My first board was a Bullet and I'm just getting a new one this year after five seasons on the Bullet. I have nothing to compare it to, but really loved it and plan to keep it around. I think it was a good learner's board and definitely suited to all mountain. Not a park/jib board. It's super stable - almost zero chatter at high speeds.


----------



## Guest (Mar 3, 2010)

thanks for the replies

what are your opinions on the flow merc compared to these 2 ?


----------



## Reede (Feb 16, 2009)

ready2shred said:


> my first board was a bullet and i hated it after a year. the stance is set waaaaayyyy back and it has a fish-like powder board shape. i have a thing about symmetry though so i like twin tip boards. it was good for learning on but if you progress quickly and plan on going into the park....dont get it.


Either you got some majorly defective board or you're talking about something else. My housemates bullet is not even close to how you've described it.


----------



## ready2shred (Feb 1, 2010)

Reede said:


> Either you got some majorly defective board or you're talking about something else. My housemates bullet is not even close to how you've described it.

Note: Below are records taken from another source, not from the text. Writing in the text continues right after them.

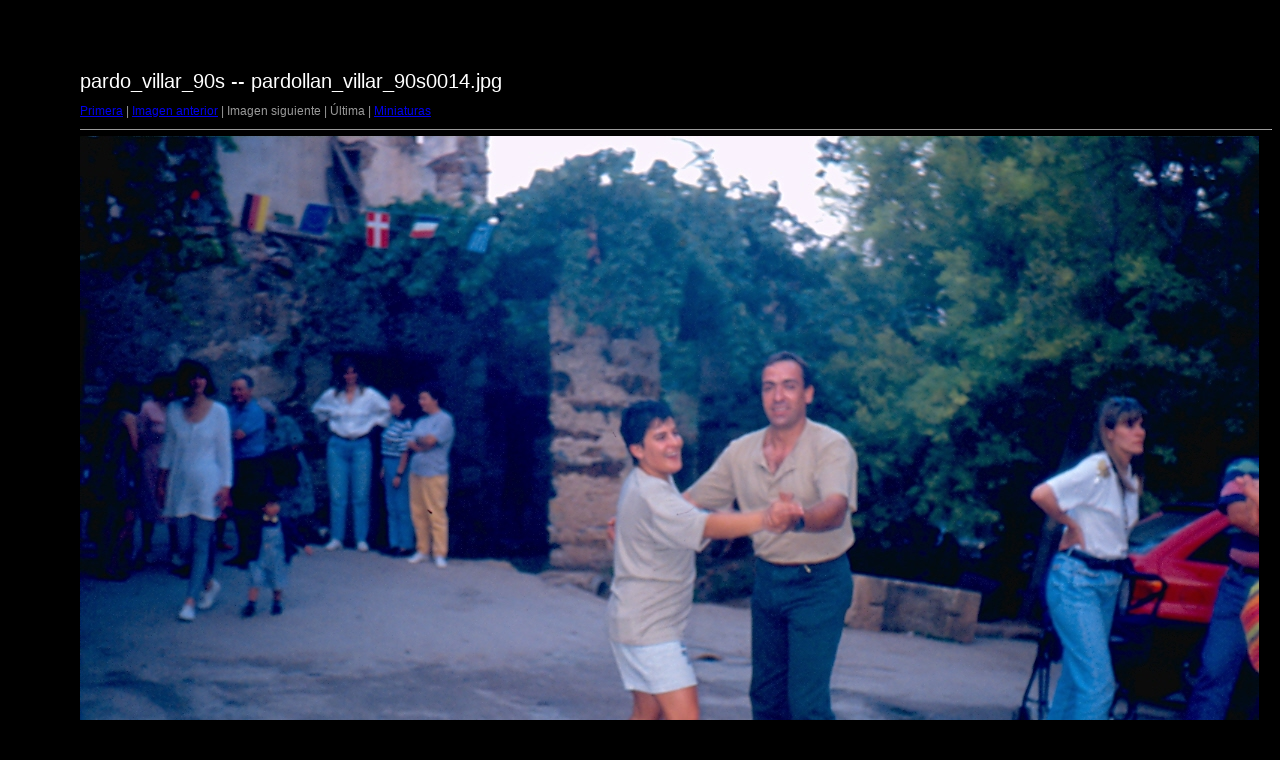

--- FILE ---
content_type: text/html
request_url: http://santoestevo.com/fotos_recuerdo/pardo_villar_90s/target21.html
body_size: 830
content:
<html>
<head>
<meta http-equiv="Content-Type" content="text/html; charset=UTF-8">
<title>pardollan_villar_90s0014.jpg</title>
<link rel="stylesheet" href="style.css" type="text/css">
</head>
<body bgcolor="#FFFFFF" text="#000000">
<span class="textbg">pardo_villar_90s -- pardollan_villar_90s0014.jpg </span><br> <span class="textsm"></span>
<p><span class="textreg">
<a href="target0.html">Primera</a> |
<a href="target20.html">Imagen anterior</a> |
Imagen siguiente |
Última | <a href="index.html">Miniaturas</a><br>
</span><hr size="1">



<a href="index.html"><img src="images/pardollan_villar_90s0014.jpg" width="1179" height="798" title="pardollan_villar_90s0014.jpg (large)" border="0"></a><p>

<map name="Map">
  <area shape="rect" coords="95,1,129,44" href="frameset.htm">
</map>
</body>
</html>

hahaha yea i should have mentioned that this was in 2003 or 2004 so the bullets probably changed since then. however i just looked at the specs for the new one on the burton website and its still a directional board which means the stance will be set back a little. the nose is also still slightly wider than the tail so what i said is not totally incorrect. on this years 154 bullet the nose width is 303.1mm and the tail is 298.1mm.


----------



## ready2shred (Feb 1, 2010)

caliplaya209 said:


> thanks for the replies
> 
> what are your opinions on the flow merc compared to these 2 ?


i have a new found love for flow. i bought a flow quantum last month and it is by far the best board i have owned so far. flow makes a good product. go to The House Board Shops youtube page and you can watch a review on the bullet, clash, and merc. he tells you all about them. just search them in the uploads.

YouTube - thehouseboardshop's Channel


----------



## HuskyFlip (Mar 2, 2010)

I just bought my first setup. The Clash and Bullet were up for consideration, as was the Flow Merc, Nitro Volume, Forum Image, Forum Nugget and Flow Strike. (I'm looking to just learn to ride and cruise around, no park stuff.) With the 50% off sale, I decided on the Burton Deuce after numerous shopping cart edits from waffling back and forth, and a lot of research. It bought me the most board-technology for my budget. The sale at Sierra is over, but I think dogfunk.com has it for 50% off as well.

FWIW...YMMV


----------